▶ Given data:
↓↓↓

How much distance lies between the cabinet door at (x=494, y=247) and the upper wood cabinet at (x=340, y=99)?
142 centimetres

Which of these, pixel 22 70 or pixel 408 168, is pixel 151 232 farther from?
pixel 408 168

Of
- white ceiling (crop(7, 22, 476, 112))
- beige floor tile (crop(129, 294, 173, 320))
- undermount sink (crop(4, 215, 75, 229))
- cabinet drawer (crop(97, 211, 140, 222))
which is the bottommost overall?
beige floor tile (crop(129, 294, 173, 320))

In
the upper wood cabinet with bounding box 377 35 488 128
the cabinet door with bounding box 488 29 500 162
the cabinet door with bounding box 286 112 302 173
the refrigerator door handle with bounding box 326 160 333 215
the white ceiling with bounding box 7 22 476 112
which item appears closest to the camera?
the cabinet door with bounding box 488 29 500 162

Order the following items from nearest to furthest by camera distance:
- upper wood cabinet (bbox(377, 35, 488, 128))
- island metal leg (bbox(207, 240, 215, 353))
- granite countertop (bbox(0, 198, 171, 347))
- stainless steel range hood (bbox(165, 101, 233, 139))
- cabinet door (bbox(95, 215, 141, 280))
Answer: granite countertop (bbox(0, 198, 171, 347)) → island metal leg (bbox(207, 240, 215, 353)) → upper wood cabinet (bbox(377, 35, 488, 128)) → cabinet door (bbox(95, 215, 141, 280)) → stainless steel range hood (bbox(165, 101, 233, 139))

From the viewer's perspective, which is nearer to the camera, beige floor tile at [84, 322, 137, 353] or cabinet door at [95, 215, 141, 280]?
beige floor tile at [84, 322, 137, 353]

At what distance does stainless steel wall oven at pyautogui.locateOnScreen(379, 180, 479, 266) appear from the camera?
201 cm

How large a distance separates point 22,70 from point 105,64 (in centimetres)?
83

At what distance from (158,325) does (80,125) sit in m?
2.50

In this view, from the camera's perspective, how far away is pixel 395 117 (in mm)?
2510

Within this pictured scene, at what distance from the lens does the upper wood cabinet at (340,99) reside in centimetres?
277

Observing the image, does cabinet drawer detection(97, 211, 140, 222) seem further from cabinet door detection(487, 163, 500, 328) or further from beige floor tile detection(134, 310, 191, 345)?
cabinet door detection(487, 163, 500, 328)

↑↑↑
↓↓↓

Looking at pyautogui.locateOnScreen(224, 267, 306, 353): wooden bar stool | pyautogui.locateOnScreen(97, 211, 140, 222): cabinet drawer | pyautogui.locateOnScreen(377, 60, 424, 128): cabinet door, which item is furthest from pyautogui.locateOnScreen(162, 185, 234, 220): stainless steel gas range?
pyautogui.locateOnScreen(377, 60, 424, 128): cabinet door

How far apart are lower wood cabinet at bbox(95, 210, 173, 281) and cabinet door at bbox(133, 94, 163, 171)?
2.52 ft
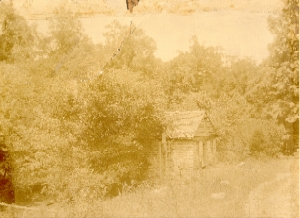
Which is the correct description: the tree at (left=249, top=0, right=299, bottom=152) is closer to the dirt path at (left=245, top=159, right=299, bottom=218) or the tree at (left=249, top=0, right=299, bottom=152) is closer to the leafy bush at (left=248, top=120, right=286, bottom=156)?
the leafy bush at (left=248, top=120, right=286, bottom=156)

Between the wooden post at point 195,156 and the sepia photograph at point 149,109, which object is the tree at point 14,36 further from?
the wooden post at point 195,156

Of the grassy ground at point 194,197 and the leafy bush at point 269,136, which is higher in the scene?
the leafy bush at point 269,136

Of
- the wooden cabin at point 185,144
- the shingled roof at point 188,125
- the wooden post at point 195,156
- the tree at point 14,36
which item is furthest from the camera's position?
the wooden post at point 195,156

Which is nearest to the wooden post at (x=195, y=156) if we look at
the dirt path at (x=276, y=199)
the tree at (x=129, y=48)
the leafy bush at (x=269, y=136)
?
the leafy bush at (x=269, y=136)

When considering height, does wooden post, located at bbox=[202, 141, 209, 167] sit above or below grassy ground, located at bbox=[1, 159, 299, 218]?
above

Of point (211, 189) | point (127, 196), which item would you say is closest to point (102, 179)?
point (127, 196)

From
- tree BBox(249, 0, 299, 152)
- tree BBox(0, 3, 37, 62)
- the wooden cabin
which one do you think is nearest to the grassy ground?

↑↑↑
↓↓↓

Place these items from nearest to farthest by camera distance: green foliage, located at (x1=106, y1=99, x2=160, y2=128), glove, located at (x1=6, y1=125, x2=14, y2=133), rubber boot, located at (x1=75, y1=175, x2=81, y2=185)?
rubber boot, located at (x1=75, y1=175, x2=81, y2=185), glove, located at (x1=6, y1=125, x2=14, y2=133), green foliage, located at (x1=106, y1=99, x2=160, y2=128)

↑↑↑

▶ Given exercise: Collect each line of the records that includes the string "detection" and list those lines.

▶ Answer for this exercise:
Observing the image, does cabinet drawer detection(97, 211, 140, 222) seem further from cabinet door detection(487, 163, 500, 328) or further from beige floor tile detection(134, 310, 191, 345)?
cabinet door detection(487, 163, 500, 328)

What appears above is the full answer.